Activity 1 — In the Pirates commentary, which pitcher does the writer say the team developed?
Activity 2 — Decide whether each statement agrees with the Pirates commentary. Give yes or no for each, with the deciding words quoted from the text. (a) The Pirates have long been good at developing pitching. (b) The writer admits to having no evidence for the view on Ben Cherington's offensive philosophy. (c) The writer thinks the system suits a player like Oneil Cruz well.
Activity 3 — Proceed with the Pirates commentary, picking up after its last sentence.

Page extract —
┄┄┄┄┄┄

They managed to build one of the strongest pitching farms I’ve ever seen in this city. That’s not nothing, for years and years the Pirates couldn’t develop pitching to save their lives. And it’s not just recency bias, this regime worked hard to create Mitch Keller. Sure he worked his ass off too, but the team developed him. Nursed him back from near death if memory serves.
They have some interesting bats, including a few who haven’t performed up to standard this year and a few interesting coming, but too far away to help immediately.
The Ben Cherington regime built a system that is almost entirely tilted to the pitching side of things. It took them too long to realize their scouting only had an eye for half the talent they’d need, but the changes they’ve made there are starting to show some better results in the lower levels. Here’s hoping they identify trade targets better than they have on this side of things too.
I’d also say, Ben Cherington’s overall offensive philosophy, well, I’ll probably die on this hill if I have to, it simply saps aggressiveness from everyone collectively. It maybe makes an average player be average more consistently, but it prevents greatness a hell of a lot more than it ever uncorks it.
I don’t have evidence for this mind you. It’s not like there is a trail of failed Pirates prospects who’ve cropped up somewhere else crushing it. I think it’s a great system for a guy like Tommy Pham, or Adam Frazier. I think it’s about the worst system in the world a player like Oneil Cruz could be coming up in.

┄┄┄┄┄┄

Stored data entries
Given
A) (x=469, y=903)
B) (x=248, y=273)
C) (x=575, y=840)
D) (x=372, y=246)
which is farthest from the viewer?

┄┄┄┄┄┄

Written response 1 — Mitch Keller.

Written response 2 —
(a) No: "for years and years the Pirates couldn’t develop pitching to save their lives."
(b) Yes: "I don’t have evidence for this mind you."
(c) No: "I think it’s about the worst system in the world a player like Oneil Cruz could be coming up in."

Written response 3 —
They built what they could, time to balance the scales and start making this incredible pitching lead an improved offense into a better spot next year.
I Love the Pittsburgh Pirates. I’m 48 years old, I’ve never seen my team win a World Series without a pacifier in my mouth, and I badly want to be talking about baseball. Unfortunately, because of MLB’s system, and my owner always skewing toward the bare minimum these are realities we have to face.
It would be doable if we got regular payoffs for regular medicine we had to choke down, but we instead far too often have to take the medicine only to find out our doctor should probably be issuing dog licenses.
There is a path to get this back on track. Bob can make it easier and give it a better chance to work if he hires the right GM and opens the wallet a bit. The good GM isn’t negotiable, because a good GM probably could use what’s here and not have to ask for all that much more than they’re spending right now to at least make a better effort apparent.
I think they have a coach in Don Kelly, let’s see how he handles keeping the walls up while the house falls down around him and he introduces new players into the mix.
Fix the game MLB. I should be talking about a completely doable player acquisition plan for 2026 to fit in what we need under the cap.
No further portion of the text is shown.